START EXCERPT
[Bug 432237] Re: difficult to recover from filesystem errors
Scott James Remnant
scott at canonical.com
Fri Oct 9 14:18:04 UTC 2009
On Fri, 2009-10-09 at 13:45 +0000, Dave Martin wrote:
> However, I still have a couple of issues:
>
> 1) A "filesystem last mounted in future" error is still treated as
> serious enough to interrupt the boot process and require interaction via
> mountall-shell. My view is that this is not appopriate because this may
> well happen when Windows fiddles with the clock on a dual-boot system,
> or when there's some other RTC problem.
>
The filesystem upstream author disagrees unfortunately; which is why
that error is there. Apparently the inconsistency causes problems for
journalled filesystems.
Now, you might say that this is one of those errors that fsck -a should
fix automatically - but this issue has become a bit politically charged
and the ext3/4 upstream is currently holding out having it a
boot-critical error.
At the same time, we have had bugs in the past with the system and
hardware clock in Ubuntu being inconsistent - so we've wanted the hard
error to collect the bug reports.
For the Windows case - the hardware clock is in localtime, and our
installer automatically sets that up when it detects the partition.
END EXCERPT
START RECORDED INFORMATION
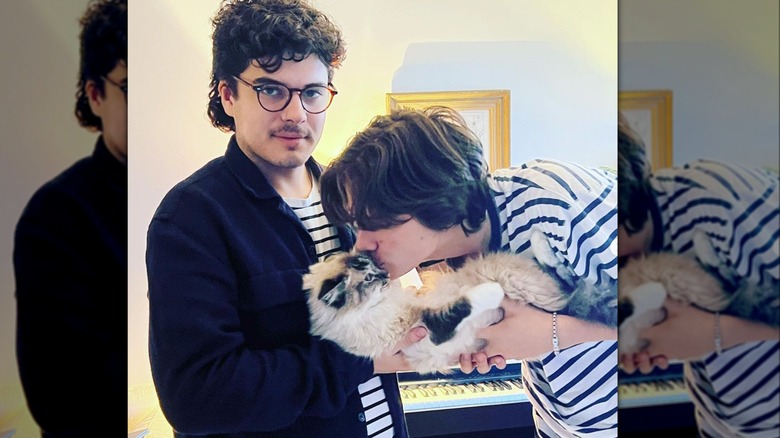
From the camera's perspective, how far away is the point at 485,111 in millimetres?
1349

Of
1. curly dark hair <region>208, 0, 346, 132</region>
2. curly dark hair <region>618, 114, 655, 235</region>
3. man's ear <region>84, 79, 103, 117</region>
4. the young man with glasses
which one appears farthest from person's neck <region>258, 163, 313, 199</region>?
curly dark hair <region>618, 114, 655, 235</region>

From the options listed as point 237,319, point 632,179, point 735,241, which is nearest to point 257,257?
point 237,319

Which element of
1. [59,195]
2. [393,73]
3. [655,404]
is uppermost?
[393,73]

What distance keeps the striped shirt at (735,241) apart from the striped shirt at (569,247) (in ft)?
0.54

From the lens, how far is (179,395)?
1.27 m

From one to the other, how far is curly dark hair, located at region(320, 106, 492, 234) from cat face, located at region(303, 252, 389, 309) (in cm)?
8

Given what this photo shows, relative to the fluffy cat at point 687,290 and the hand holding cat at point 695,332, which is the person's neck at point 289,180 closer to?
the fluffy cat at point 687,290

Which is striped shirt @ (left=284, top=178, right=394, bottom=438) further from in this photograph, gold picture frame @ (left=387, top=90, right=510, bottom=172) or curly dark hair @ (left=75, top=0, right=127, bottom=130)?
curly dark hair @ (left=75, top=0, right=127, bottom=130)

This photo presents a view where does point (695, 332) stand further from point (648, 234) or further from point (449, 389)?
point (449, 389)

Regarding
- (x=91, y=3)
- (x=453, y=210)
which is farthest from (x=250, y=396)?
(x=91, y=3)

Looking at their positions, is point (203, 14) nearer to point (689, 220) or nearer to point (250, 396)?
END RECORDED INFORMATION
_SHORT EXERCISE_. Restate the filesystem-errors reply starting with "Now, you might" and going on through "detects the partition.", swapping "bug reports" for "crash reports".

_FINAL ANSWER_.
Now, you might say that this is one of those errors that fsck -a should
fix automatically - but this issue has become a bit politically charged
and the ext3/4 upstream is currently holding out having it a
boot-critical error.
At the same time, we have had bugs in the past with the system and
hardware clock in Ubuntu being inconsistent - so we've wanted the hard
error to collect the crash reports.
For the Windows case - the hardware clock is in localtime, and our
installer automatically sets that up when it detects the partition.